Ja, aber die Höhe dieser Kosten ist unbekannt! – Wenn wir das transparent machen, sind wir nämlich nicht mehr allein mit unserer Forderung. Dann bekommen wir Unterstützung von der Bundesnetzagentur.
Ich bin mir sicher, die wird Druck auf den DB-Konzern und DB Netz machen. Und nur so kann man DB Netz zwingen, die Preispolitik zu ändern und die Wartung zu verbessern. Ich sage Ihnen, ohne diesen einflussreichen Verbündeten – Bundesnetzagentur – werden wir uns niemals von diesem kranken Bahnsystem befreien können.
Wir nehmen nicht hin, dass die DB Netz allein im letzten Jahr 900 Millionen Euro Gewinn an den Mutterkonzern abgeführt hat, 900 Millionen, die auch hier in Berlin auf Kosten schlechter Infrastruktur, vereister Weichen, kaputter Signalanlagen erschlichen wurden.

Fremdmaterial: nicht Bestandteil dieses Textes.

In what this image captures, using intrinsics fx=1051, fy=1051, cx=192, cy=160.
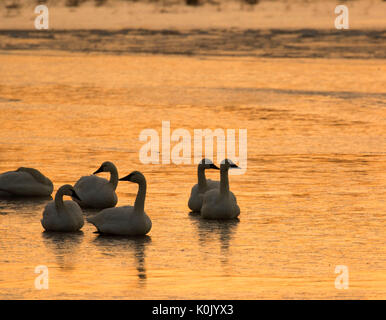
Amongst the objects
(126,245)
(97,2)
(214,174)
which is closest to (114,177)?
(126,245)

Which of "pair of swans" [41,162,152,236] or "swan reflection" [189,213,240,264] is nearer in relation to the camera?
"swan reflection" [189,213,240,264]

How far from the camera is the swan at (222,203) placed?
13656 millimetres

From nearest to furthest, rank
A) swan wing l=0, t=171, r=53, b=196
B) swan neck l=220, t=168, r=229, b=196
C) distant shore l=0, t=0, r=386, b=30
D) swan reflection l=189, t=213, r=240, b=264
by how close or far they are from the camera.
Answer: swan reflection l=189, t=213, r=240, b=264 < swan neck l=220, t=168, r=229, b=196 < swan wing l=0, t=171, r=53, b=196 < distant shore l=0, t=0, r=386, b=30

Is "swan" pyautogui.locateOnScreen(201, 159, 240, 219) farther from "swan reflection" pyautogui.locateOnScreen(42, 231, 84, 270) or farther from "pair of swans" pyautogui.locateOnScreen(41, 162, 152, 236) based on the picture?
"swan reflection" pyautogui.locateOnScreen(42, 231, 84, 270)

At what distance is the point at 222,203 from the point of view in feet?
44.9

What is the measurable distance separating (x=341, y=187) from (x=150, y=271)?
5736 millimetres

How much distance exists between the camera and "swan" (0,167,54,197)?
1516 centimetres

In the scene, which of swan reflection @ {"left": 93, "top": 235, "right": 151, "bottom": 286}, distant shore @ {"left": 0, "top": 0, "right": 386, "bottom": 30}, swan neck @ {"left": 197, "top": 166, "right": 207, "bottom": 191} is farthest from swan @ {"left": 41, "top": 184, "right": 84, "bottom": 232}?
distant shore @ {"left": 0, "top": 0, "right": 386, "bottom": 30}

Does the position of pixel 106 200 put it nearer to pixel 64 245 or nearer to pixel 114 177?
pixel 114 177

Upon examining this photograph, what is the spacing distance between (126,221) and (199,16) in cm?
4050

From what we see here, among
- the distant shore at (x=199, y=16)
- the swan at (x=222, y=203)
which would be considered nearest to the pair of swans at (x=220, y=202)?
the swan at (x=222, y=203)

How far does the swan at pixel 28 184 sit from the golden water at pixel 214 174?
9.3 inches

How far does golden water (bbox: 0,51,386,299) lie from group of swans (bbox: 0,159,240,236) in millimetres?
182

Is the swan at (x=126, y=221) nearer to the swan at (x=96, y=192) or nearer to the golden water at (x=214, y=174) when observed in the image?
the golden water at (x=214, y=174)
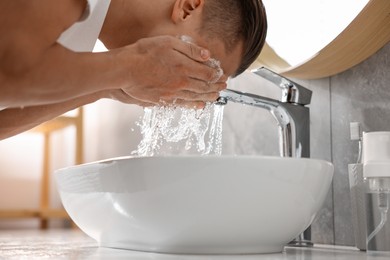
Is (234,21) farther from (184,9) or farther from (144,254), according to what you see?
(144,254)

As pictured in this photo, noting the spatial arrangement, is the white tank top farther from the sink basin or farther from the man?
the sink basin

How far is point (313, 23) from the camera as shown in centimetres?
122

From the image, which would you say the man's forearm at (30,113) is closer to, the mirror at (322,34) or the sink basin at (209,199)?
the sink basin at (209,199)

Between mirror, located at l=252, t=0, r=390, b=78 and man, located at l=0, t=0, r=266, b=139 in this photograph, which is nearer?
man, located at l=0, t=0, r=266, b=139

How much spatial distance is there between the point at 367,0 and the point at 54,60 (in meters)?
0.64

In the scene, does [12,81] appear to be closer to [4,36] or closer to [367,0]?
[4,36]

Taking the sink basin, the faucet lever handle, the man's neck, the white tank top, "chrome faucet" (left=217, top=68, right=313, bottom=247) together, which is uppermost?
the man's neck

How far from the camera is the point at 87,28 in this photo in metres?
0.86

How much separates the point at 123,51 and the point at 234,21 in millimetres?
220

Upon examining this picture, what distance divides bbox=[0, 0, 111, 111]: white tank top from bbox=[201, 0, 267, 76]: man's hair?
0.52ft

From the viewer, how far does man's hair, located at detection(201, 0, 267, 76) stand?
0.92m

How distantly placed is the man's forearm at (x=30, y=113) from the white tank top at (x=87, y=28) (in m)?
0.19

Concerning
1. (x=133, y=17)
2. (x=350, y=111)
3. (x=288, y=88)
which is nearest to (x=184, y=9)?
(x=133, y=17)

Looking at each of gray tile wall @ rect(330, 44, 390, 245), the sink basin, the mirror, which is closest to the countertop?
the sink basin
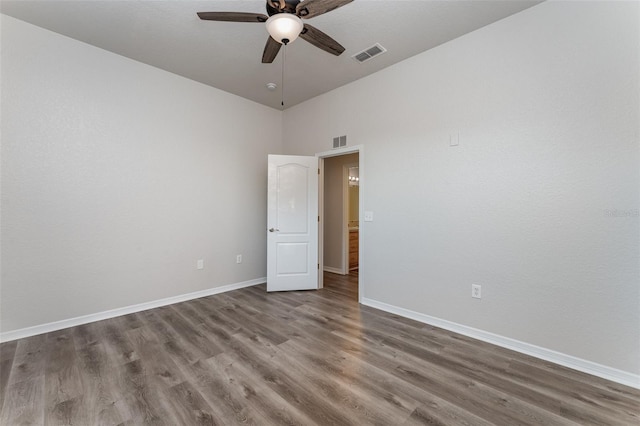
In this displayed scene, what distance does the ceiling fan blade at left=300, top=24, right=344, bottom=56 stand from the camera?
1966mm

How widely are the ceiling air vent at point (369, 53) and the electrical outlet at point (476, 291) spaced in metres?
2.74

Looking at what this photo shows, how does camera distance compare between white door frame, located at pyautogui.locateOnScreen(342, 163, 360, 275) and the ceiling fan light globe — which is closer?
the ceiling fan light globe

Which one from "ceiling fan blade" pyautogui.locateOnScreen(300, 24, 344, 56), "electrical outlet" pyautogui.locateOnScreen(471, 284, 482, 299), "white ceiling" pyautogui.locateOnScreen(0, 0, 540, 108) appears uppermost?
"white ceiling" pyautogui.locateOnScreen(0, 0, 540, 108)

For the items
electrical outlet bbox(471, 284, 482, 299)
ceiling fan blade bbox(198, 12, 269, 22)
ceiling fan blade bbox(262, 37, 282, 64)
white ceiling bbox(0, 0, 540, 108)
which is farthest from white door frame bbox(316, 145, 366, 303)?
ceiling fan blade bbox(198, 12, 269, 22)

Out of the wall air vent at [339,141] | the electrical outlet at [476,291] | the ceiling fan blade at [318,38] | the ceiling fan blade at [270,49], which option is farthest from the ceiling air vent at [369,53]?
the electrical outlet at [476,291]

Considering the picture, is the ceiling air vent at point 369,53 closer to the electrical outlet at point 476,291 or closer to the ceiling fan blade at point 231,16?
the ceiling fan blade at point 231,16

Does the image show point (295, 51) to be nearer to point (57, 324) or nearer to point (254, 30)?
point (254, 30)

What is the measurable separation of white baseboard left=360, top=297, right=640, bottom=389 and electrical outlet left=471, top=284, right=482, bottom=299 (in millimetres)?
330

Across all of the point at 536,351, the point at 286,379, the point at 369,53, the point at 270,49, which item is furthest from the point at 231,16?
the point at 536,351

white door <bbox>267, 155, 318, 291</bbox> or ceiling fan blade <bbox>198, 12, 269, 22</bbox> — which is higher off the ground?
ceiling fan blade <bbox>198, 12, 269, 22</bbox>

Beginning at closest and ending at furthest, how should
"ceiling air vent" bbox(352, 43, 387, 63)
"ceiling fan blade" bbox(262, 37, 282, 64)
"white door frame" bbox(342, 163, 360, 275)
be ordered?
1. "ceiling fan blade" bbox(262, 37, 282, 64)
2. "ceiling air vent" bbox(352, 43, 387, 63)
3. "white door frame" bbox(342, 163, 360, 275)

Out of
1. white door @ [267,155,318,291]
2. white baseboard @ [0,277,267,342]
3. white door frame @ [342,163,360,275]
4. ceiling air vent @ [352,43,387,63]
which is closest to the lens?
white baseboard @ [0,277,267,342]

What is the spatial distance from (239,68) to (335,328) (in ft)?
11.2

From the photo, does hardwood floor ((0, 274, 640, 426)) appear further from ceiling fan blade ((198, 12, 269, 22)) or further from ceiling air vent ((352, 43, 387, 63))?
ceiling air vent ((352, 43, 387, 63))
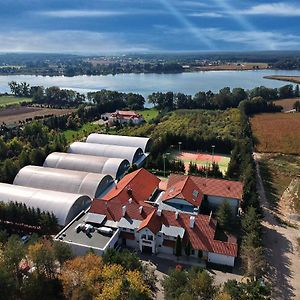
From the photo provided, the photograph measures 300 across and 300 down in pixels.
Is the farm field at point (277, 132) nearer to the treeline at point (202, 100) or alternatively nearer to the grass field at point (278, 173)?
the grass field at point (278, 173)

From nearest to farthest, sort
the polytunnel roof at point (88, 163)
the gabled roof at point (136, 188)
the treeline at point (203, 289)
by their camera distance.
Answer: the treeline at point (203, 289), the gabled roof at point (136, 188), the polytunnel roof at point (88, 163)

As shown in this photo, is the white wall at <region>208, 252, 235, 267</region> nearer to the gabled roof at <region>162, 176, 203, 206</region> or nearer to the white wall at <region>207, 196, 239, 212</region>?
the gabled roof at <region>162, 176, 203, 206</region>

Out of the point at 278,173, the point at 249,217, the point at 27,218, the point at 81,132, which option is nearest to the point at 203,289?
the point at 249,217

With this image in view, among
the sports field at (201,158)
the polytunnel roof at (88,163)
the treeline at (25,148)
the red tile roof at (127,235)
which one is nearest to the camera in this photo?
the red tile roof at (127,235)

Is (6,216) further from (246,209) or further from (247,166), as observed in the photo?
(247,166)

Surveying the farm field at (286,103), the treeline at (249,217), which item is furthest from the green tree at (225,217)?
the farm field at (286,103)

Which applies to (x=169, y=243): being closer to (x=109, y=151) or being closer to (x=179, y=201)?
(x=179, y=201)

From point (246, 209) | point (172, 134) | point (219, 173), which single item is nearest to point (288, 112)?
point (172, 134)
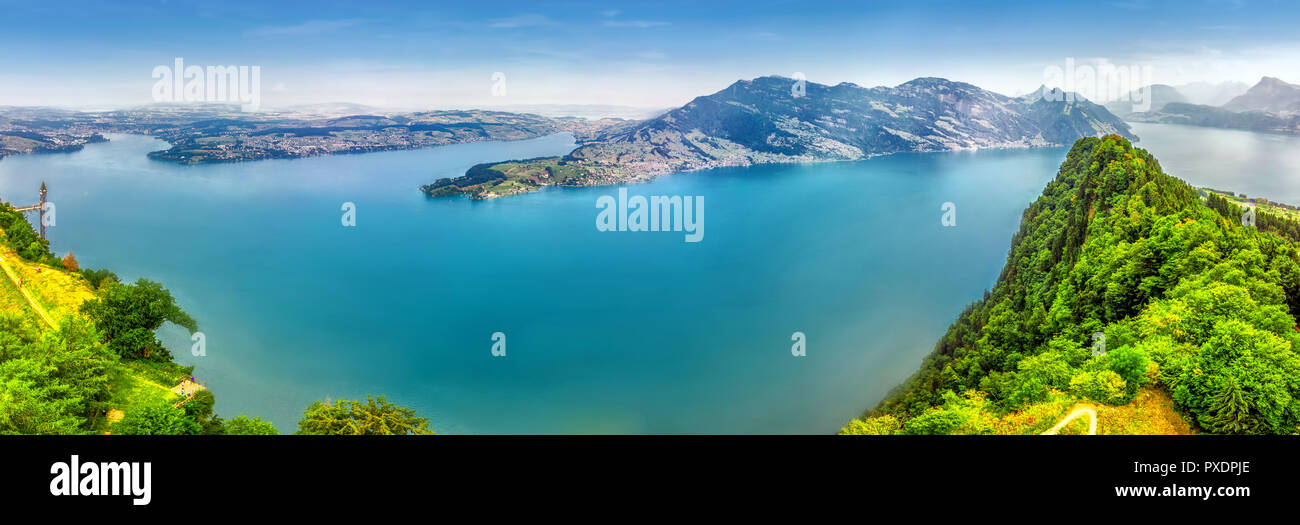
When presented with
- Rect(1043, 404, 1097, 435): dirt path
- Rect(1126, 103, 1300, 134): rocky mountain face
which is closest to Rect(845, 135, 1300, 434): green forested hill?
Rect(1043, 404, 1097, 435): dirt path

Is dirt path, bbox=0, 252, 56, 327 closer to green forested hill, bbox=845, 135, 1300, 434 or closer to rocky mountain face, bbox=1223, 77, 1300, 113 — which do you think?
green forested hill, bbox=845, 135, 1300, 434

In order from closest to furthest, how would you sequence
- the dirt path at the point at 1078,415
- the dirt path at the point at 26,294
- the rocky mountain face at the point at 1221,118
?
the dirt path at the point at 1078,415 < the dirt path at the point at 26,294 < the rocky mountain face at the point at 1221,118

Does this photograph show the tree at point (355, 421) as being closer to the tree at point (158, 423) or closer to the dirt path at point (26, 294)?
the tree at point (158, 423)

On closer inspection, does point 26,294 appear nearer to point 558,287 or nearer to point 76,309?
point 76,309

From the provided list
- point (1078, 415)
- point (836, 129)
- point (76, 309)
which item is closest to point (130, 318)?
point (76, 309)

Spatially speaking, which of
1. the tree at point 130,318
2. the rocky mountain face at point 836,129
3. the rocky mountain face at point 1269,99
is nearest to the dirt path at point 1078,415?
the tree at point 130,318

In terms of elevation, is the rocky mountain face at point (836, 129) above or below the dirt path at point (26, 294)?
above
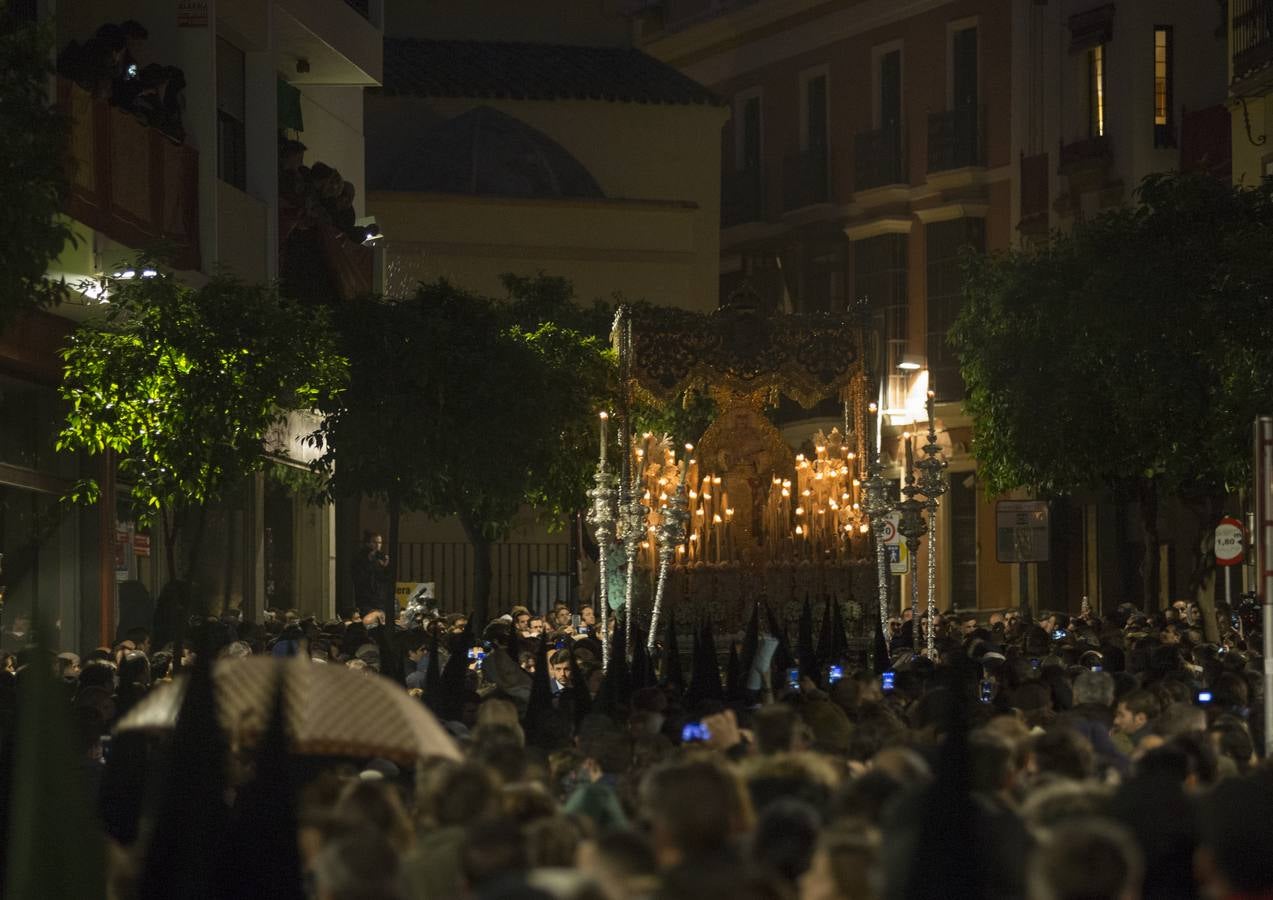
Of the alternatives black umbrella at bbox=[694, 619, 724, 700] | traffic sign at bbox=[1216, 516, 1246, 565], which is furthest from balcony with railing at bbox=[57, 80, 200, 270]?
traffic sign at bbox=[1216, 516, 1246, 565]

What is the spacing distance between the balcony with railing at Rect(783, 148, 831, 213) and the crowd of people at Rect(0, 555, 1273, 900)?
34.7m

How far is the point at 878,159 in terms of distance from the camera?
50.0m

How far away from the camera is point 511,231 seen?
1913 inches

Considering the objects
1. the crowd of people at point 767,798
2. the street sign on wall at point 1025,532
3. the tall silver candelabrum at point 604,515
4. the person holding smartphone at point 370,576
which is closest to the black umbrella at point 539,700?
the crowd of people at point 767,798

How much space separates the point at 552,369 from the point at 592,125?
19013 millimetres

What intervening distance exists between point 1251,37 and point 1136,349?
731cm

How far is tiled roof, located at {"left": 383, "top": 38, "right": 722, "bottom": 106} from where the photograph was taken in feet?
169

Das ist doch verrückt, dass die DB auch dann noch an uns verdient, wenn in Berlin fast gar nichts mehr geht.
Die Deutsche Bahn hat die Daseinsvorsorge auf den Kopf gestellt. Die Deutsche Bahn AG garantiert keine Mobilität mehr, aber wir garantieren ihr Profite, mit denen sie Hubs in Hongkong finanzieren kann. Damit muss Schluss sein.
Die DB Netz muss für ihre Schlampereien schadenersatzpflichtig gemacht werden. Regionale Schienennetze müssen regionalisiert werden. Die Bundesregierung kümmert sich nicht um den Bahnkonzern, also müssen wir in Berlin die Daumenschrauben anlegen,
kündigen, Verkehr auferlegen, Kostentransparenz schaffen und ein transparentes Wettbewerbsverfahren einleiten.
Genau! Das Netz wird nicht zerschlagen, keiner geht mit der Spitzhacke an das Netz. Erklären Sie nicht immer so einen Blödsinn, Herr Lederer!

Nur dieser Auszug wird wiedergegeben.